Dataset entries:

□ □ □ □ □ □ □

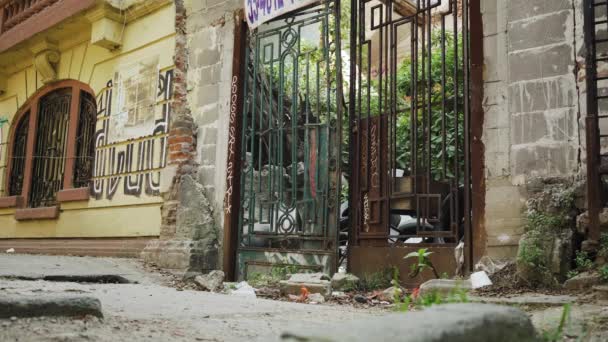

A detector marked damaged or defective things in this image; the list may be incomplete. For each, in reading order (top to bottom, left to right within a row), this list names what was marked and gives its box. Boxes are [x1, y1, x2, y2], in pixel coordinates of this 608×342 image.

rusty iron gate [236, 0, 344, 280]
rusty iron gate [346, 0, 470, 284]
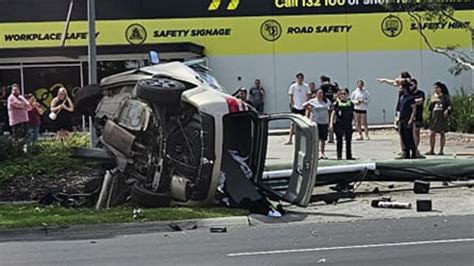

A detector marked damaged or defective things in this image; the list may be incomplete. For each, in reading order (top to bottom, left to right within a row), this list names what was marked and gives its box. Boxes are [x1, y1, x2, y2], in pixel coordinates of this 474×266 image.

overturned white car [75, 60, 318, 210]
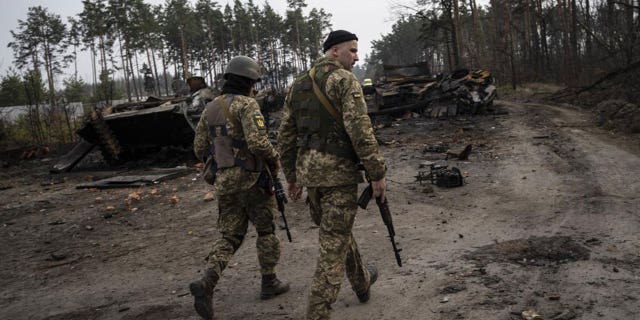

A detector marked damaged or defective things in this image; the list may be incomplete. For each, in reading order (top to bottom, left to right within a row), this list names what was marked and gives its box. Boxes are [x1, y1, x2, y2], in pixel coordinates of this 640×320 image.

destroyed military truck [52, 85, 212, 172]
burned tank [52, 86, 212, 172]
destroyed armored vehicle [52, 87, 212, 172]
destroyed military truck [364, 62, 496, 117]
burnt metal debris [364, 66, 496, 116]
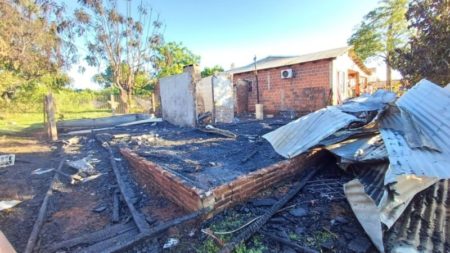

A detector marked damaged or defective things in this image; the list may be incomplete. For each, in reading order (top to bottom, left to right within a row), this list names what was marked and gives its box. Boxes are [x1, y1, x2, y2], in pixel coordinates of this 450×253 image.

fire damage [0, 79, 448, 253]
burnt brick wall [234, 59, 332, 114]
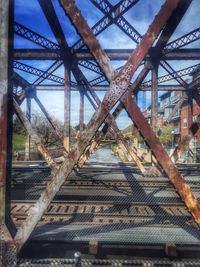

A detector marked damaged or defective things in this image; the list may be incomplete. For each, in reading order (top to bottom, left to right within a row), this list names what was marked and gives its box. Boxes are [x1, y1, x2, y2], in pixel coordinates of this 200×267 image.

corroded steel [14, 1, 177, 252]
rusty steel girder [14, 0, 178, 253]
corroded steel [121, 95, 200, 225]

□ □ □ □ □ □ □

Set down, exactly and in full, the lines from the one containing "this 200×267 image." through the end of the entries; no other line belongs.

A detector marked damaged or defective things in this image; the list may be incomplete. For each, in reading order (top to bottom, left to right within a row), this list names what was marked and gives its box. Boxes are [x1, y1, x2, y2], in pixel coordinates of this 200×267 image.

corroded steel [14, 1, 177, 252]
rusty steel girder [14, 0, 178, 253]
corroded steel [121, 95, 200, 225]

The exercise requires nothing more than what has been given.